I’m sorry but I like international law and consortiums exclusion right to ownership generally, so I would like that sort of answer to: How does copyright over online content that is not behind paywalled content work? Do people get some ability to share paywalled content?
Copyright law is about what you are legally allowed to do. What you are physically capable of doing is totally unrelated.
The fact that you can access something without anything stopping you or trying to stop you or without doing anything that would be considered "hacking" mean that you have the right to access the data.
But that doesn't give you any right whatsoever to make copies yourself and give them to others. You are most likely allowed to tell others where you found the data, and they will then find themselves in the same situation where they can download, for basically the same result, but that doesn't mean you are allowed to make copies.

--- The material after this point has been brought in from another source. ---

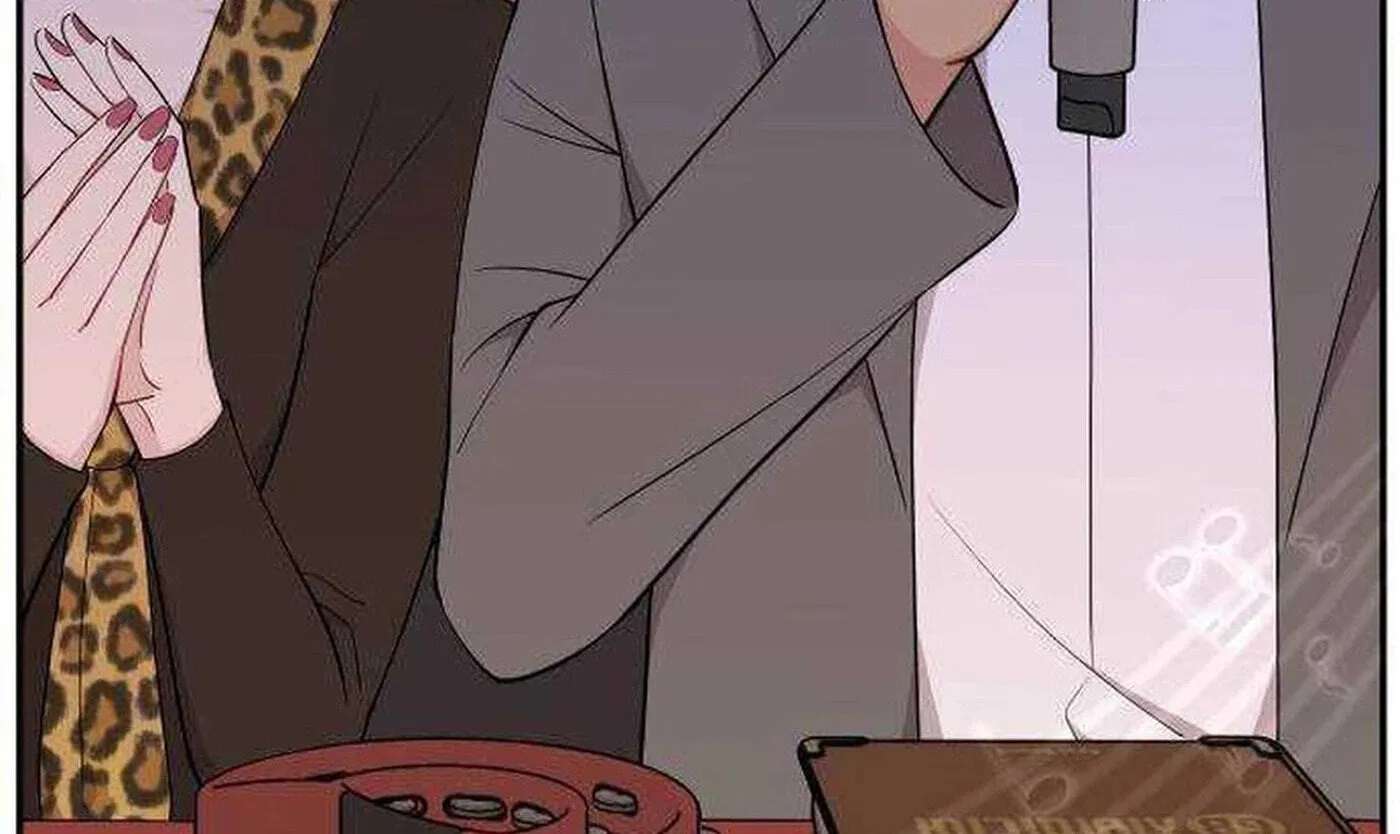 An Awkward Relationship Chapter 27 - page 8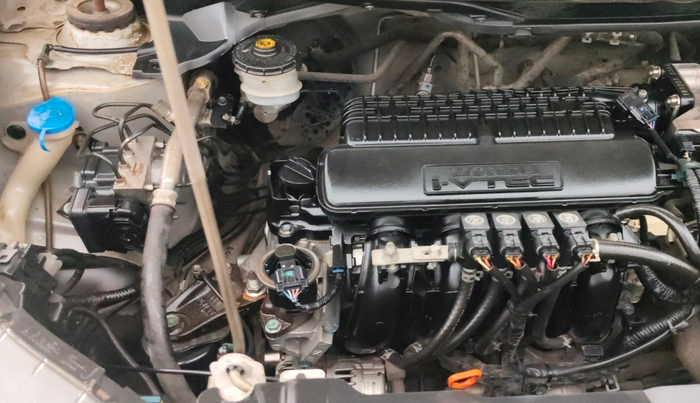 2019 Honda BR-V 1.5L I-VTEC S, CNG, Manual, 71,102 km, Engine View - Right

PS. With technology being what it is, it might be for example that you need to be logged in with a stackexchange account to access some information. And that can be handled automatically by your computer - so it looks to you as if there were no measures to stop anyone from copying, but they are actually present. You can download something, but I can't. Now it's much more obvious that you can't give me a copy because the copyright holder didn't want me to have a copy. So the absence of a paywall that is visible to you doesn't mean there isn't one.
A more common example: I have the Netflix app on my phone and it looks like you can access anything without any protection. But that is only the case because the app has my username and password stored and I pay every month. You can’t access the same movies on your phone without paying, and you can’t access them on my phone because my phone will be locked.